[Data records]
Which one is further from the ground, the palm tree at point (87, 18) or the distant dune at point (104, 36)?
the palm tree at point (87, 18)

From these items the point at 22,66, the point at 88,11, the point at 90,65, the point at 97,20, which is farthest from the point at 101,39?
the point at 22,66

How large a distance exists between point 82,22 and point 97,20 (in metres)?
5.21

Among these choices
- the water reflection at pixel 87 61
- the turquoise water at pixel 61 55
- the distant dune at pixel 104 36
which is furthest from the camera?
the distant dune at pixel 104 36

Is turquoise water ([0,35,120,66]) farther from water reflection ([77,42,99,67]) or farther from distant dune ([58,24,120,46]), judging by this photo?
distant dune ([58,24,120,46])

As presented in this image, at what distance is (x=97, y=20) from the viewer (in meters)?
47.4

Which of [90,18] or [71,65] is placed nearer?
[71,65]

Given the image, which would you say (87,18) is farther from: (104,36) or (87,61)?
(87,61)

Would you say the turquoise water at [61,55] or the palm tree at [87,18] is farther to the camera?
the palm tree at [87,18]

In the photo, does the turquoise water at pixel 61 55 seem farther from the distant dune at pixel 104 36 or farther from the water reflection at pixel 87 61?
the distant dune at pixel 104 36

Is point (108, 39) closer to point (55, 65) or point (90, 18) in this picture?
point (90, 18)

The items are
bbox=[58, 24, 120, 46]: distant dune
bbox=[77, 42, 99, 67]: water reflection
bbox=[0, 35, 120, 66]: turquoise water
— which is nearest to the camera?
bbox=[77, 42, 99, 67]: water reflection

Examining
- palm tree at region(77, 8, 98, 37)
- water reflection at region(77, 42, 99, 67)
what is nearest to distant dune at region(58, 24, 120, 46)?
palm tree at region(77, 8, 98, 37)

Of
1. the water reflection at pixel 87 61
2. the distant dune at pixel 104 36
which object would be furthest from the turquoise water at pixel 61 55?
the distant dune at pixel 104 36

§ **Instructions to follow**:
Return every one of the records above word for word, with no changes.

§ **Solution to the problem**:
Which one is further from the ground, the palm tree at point (87, 18) or the distant dune at point (104, 36)?
the palm tree at point (87, 18)

From these items the point at 22,66, the point at 88,11, the point at 90,65, the point at 97,20, which is farthest from the point at 101,39?
the point at 22,66

How large a distance exists between point 82,22 and point 97,20 (in metres)?
5.21

Among these choices
- the water reflection at pixel 87 61
- the turquoise water at pixel 61 55
- the distant dune at pixel 104 36
which is furthest from the camera?
the distant dune at pixel 104 36

Is turquoise water ([0,35,120,66]) farther from water reflection ([77,42,99,67]) or farther from distant dune ([58,24,120,46]), judging by this photo?
distant dune ([58,24,120,46])

As presented in this image, at what distance is (x=97, y=20) from the viewer (in meters)?
47.4

Which of [90,18] or [71,65] is placed nearer?
[71,65]

Given the image, which would you say (87,18) is farther from: (104,36) or (87,61)?
(87,61)

Would you say the turquoise water at [61,55] or the palm tree at [87,18] is farther to the camera?
the palm tree at [87,18]

In the photo, does the turquoise water at pixel 61 55 seem farther from the distant dune at pixel 104 36 or farther from the water reflection at pixel 87 61?
the distant dune at pixel 104 36

Is point (108, 39) closer to point (55, 65) or point (90, 18) in this picture?
point (90, 18)

The items are
bbox=[58, 24, 120, 46]: distant dune
bbox=[77, 42, 99, 67]: water reflection
bbox=[0, 35, 120, 66]: turquoise water
— which is nearest to the camera?
bbox=[77, 42, 99, 67]: water reflection

Examining
- palm tree at region(77, 8, 98, 37)
- water reflection at region(77, 42, 99, 67)
what is nearest to distant dune at region(58, 24, 120, 46)?
palm tree at region(77, 8, 98, 37)

Of
1. the water reflection at pixel 87 61
2. the distant dune at pixel 104 36
which object would be furthest from the turquoise water at pixel 61 55?
the distant dune at pixel 104 36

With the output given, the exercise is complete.